The Trust Fund was established in 1997 as part of a community benefits package from the Jackson Square Stop & Shop supermarket development. Its three remaining board members said they hope Stop & Shop or another donor will come forward to create a new community trust fund—and they would be willing to help run it.
Those board members—Dave Kenyon, Jorge Martinez and Worrell—recently met at the Gazette office to recount the trust fund’s history and impact.
They also spoke of the funding gap it leaves in Hyde/Jackson, where there are few funding sources for the likes of college scholarships, youth dance troupes and small-business security upgrades.
“Some of those [groups]…are probably going to go out of business, and that’s a shame,” Martinez said.
The Trust Fund started giving grants in 1998 and recently gave its last $35 as a largely symbolic donation to a group it has long supported, the Jamaica Plain Regan Youth League sports program.
“It has a huge impact. It’s definitely a loss,” said Regan League President Harry Smith. “We’re proud to get literally the last dollars from the Trust Fund. And we’re scrambling now to replace [those funds].”
The Trust Fund was an unusual creation established as an independent community organization. Developer Mordechai Levin donated the $500,000 with no strings attached and no input into how it would be spent.
“I’m delighted that it lasted as long as it did to do as much good as it did in the community,” Levin told the Gazette.
The fund came out of community controversy over the early 1990s creation of the Stop & Shop, a debate similar to the recent one about Whole Foods Market coming to Hyde Square. A major motivation for the fund was to subsidize local Latino markets that supposedly were threatened by the giant supermarket. But none ever applied for assistance and most of them are still in business today.
The three core board members all had prominent local roles at the time. Worrell was a top official at the Bromley-Heath housing development’s Tenant Management Corporation (TMC), a partner in the Stop & Shop project. Martinez, who now runs Grove Hall’s Project RIGHT, was a Jamaica Plain Neighborhood Council member with family ties to local businesses. Kenyon was a community investment official with the former BayBank.
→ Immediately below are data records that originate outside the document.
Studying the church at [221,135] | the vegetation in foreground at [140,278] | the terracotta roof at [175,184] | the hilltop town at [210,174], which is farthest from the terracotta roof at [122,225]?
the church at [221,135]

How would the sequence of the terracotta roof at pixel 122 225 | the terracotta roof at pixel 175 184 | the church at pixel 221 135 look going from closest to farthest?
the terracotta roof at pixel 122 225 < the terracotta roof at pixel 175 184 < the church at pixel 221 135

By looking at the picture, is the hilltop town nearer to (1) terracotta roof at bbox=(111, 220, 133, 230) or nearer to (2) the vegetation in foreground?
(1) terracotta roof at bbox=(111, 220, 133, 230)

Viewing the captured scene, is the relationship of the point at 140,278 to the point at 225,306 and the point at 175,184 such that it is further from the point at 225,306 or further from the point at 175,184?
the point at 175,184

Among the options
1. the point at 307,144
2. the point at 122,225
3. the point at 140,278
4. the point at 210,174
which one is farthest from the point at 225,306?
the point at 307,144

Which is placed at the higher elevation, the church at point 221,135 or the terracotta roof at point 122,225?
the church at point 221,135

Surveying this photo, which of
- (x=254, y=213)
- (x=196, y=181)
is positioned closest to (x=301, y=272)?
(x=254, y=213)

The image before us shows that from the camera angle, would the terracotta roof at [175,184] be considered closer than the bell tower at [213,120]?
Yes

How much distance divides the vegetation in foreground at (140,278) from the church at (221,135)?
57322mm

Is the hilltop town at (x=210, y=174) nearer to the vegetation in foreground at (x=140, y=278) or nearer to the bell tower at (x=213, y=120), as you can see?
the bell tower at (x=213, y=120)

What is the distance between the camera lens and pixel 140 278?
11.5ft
The Trust Fund was intended to run forever. But it was unable to build self-sustaining interest income because the donations came in installments and it committed to giving out large amounts of grants each year. Economic downturns also impacted the fund’s value. It still earned enough interest to give away about $540,000 over the years.
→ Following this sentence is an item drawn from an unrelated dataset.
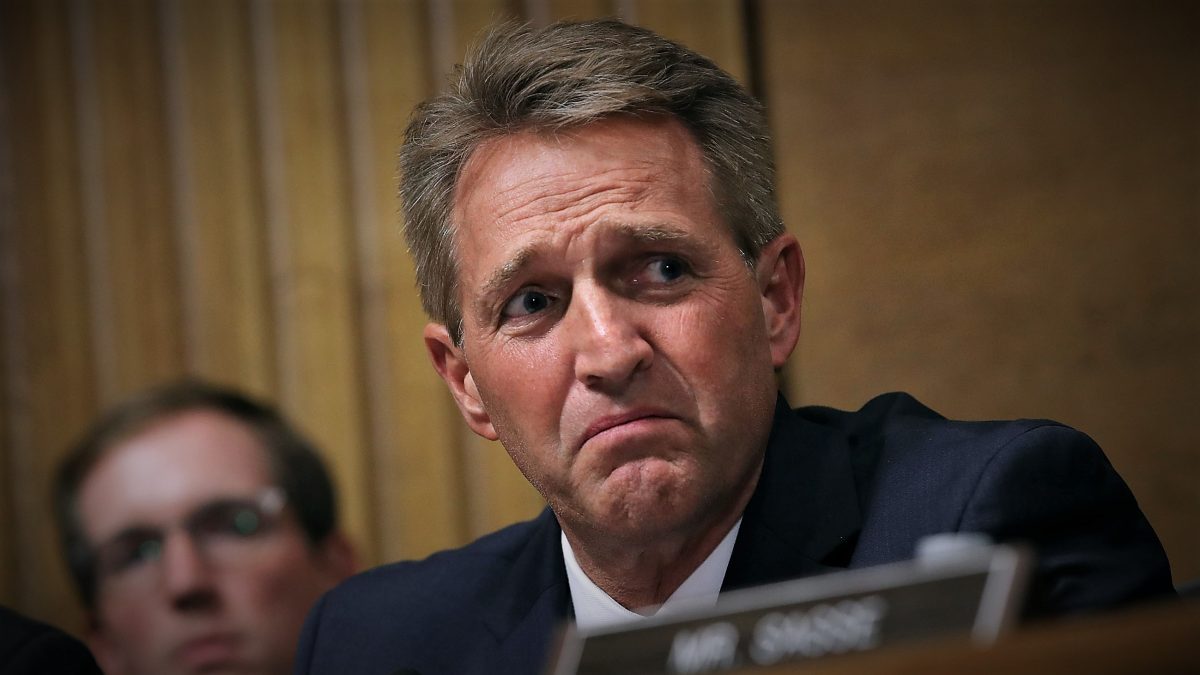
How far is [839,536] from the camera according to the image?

The Trust Fund had no administrative overhead, and board members paid most expenses out of their own pockets.
“So literally every single penny went to the community,” Martinez said.
Some of the grants went to such well-known local nonprofits as the Hyde Square Task Force and Bikes Not Bombs. Others went to smaller efforts, such as a “Grandparents Raising Grandchildren” program, that used larger nonprofits as fiscal agents, leading to new collaborations.
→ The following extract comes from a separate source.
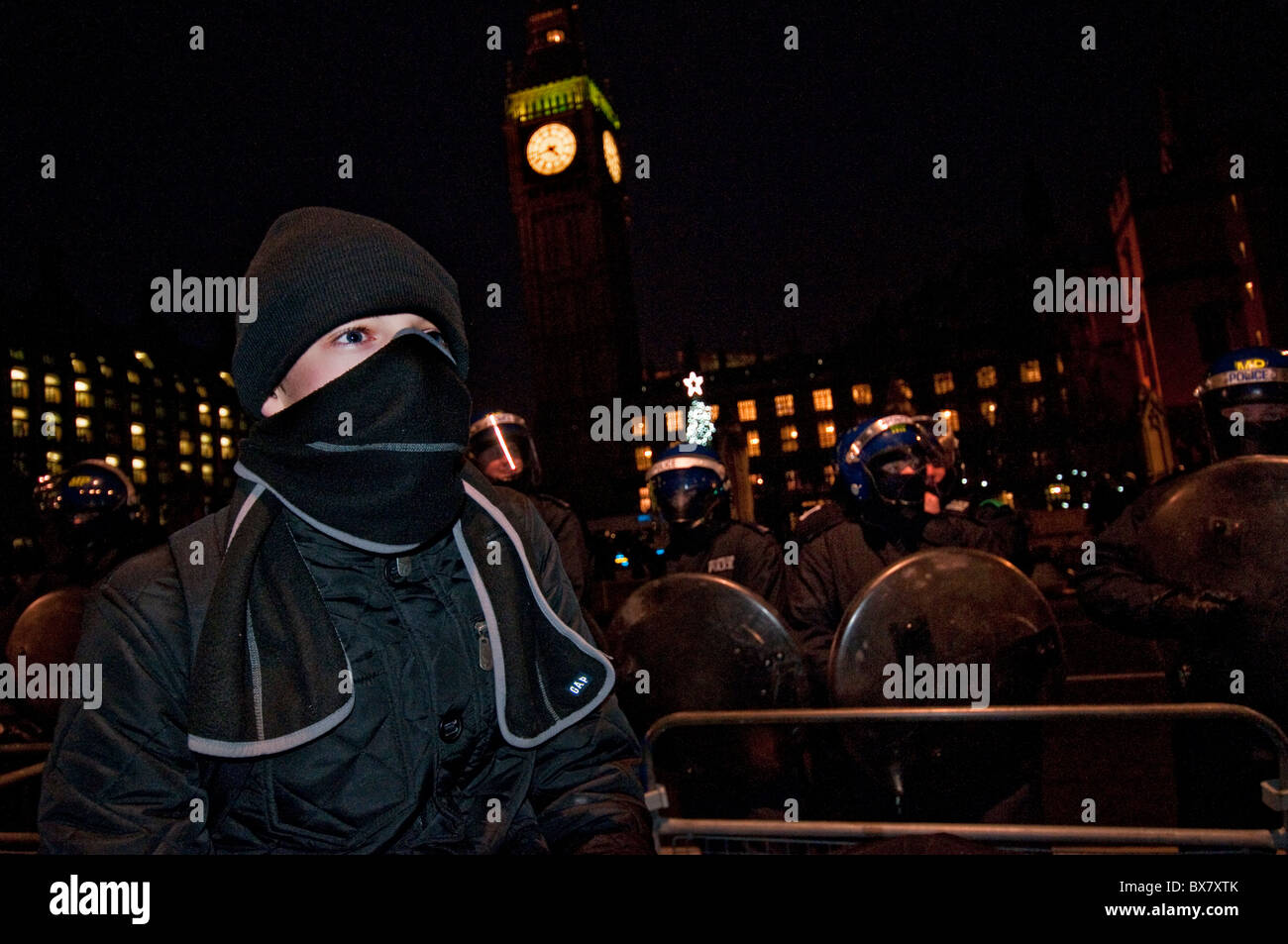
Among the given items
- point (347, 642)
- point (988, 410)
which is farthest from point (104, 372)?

The board members had many debates over which of the many worthy local efforts to fund.
“We’ve had a lot of fights,” Worrell said.
“We’re here all these years later because we’re very passionate people,” Martinez said.
“By passionate, he means stubborn,” Kenyon joked.
There were some outside controversies as well. Some activists wanted the Trust Fund to widen its scope to subsidize affordable housing. Others wanted large lump-sum grants to big efforts, but the board remained committed to spreading the wealth with smaller grants. There were also questions about Worrell’s TMC role, which led the Trust Fund to make that organization ineligible for grants, though it could act as a fiscal agent for others.
The board members said they would like to see a new fund established on the same model of local control by people with detailed knowledge about easily overlooked community needs and efforts. They indicated they would be happy to run it, or to see someone else do it. Worrell said a relatively small-scale contribution of $50,000 a year could make a huge impact in the Hyde/Jackson area.
“An opportunity was lost, maybe, with Whole Foods,” said Kenyon.
The JP Neighborhood Council last year attempted to negotiate some type of community fund with Whole Foods, but the effort failed, apparently in part because the council also opposed the grocer’s entry into JP. Whole Foods makes its own donations to well-known nonprofits.
“The success of the Community Benefits Trust Fund should continue. I would hope somebody somewhere would step up,” said Worrell. “There needs to be something in [the area] to help the little guy.”